The speaker of Uganda’s parliament planned to pass a controversial anti-gay bill by Christmas. Yet the parliament has broken up for the year without passing the bill — legislation which calls for severe punishments, including death, for Ugandans found to be homosexual.
Speaking about the bill, Bishop Godfrey Makumbi of the West Buganda Diocese of the Church of Uganda said there are other, more pressing problems facing the country.
“I also don’t condone it, but sincerely it is overshadowing other problems,” he said, according to the Ugandan Observer. “Our prime problems are on everyone’s fingertips; corruption, dishonesty, impudence and impunity, human [child] sacrifice, poor service delivery and absolute poverty.”

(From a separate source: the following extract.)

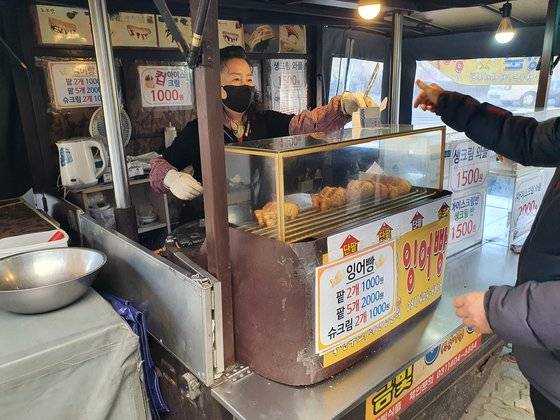 서울 노원구에서 노점을 운영하는 김회숙씨는 올해 7년 만에 붕어빵 가격을 올렸다.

It seemed that at last there was a voice of reason in the conversation about homosexuality in Uganda — that someone with real influence was pointing out that the law is absurd and at best a waste of time and resources.
But then he continued.
“Realistically this is not in our culture,” he said, “Because our African sexual values are completely heterosexual, I personally have never seen people fancying it here.”

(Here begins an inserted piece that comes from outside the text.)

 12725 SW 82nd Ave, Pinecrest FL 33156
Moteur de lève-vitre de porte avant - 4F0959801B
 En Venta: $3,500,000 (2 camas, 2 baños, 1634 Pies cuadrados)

By denying that homosexuality in Uganda exists at all, he’s taken it beyond thinking that there’s something wrong with a person who’s gay, to thinking that there’s something wrong with a society in which it’s possible to be gay.
When Iranian President Mahmoud Ahmadinejad visited Columbia University in 2007, he said something similar:
"In Iran, we don't have homosexuals like in your country,” he said, in response to questions from Columbia University President Lee Bollinger. “In Iran, we do not have this phenomenon. I don't know who has told you we have that."
Both men seem to think that if there are gay people in their society, that’s a sign of some sort of moral weakness of the whole country. It’s a sad, twisted way to think about gay people, and it explains in part why conservative leaders in these countries seek to legislate sexuality. If homosexuality reflects poorly on the whole society, suddenly it’s not just a personal, private issue, but a societal problem.
Discriminatory legislation like the bill proposed in Uganda won’t end until this kind of thinking stops. The only cure for intolerance is education — people in Uganda need to see gay people living their lives like everyone else, not corrupting the moral fiber of the country. Of course, that’s easier said than done in a situation where being openly gay is equal to living with a sword hanging over your head, waiting to be attacked; whether by the passage of the anti-gay bill or by a hostile neighbor who’s bought into the propaganda.
The road toward informing the people of Uganda — and Iran — and promoting tolerance through education will be a long one. But if there are any socially conscious documentarians, photographers, or writers out there who are looking for a big, important human rights issue on which to make a mark, this would be a good place to start.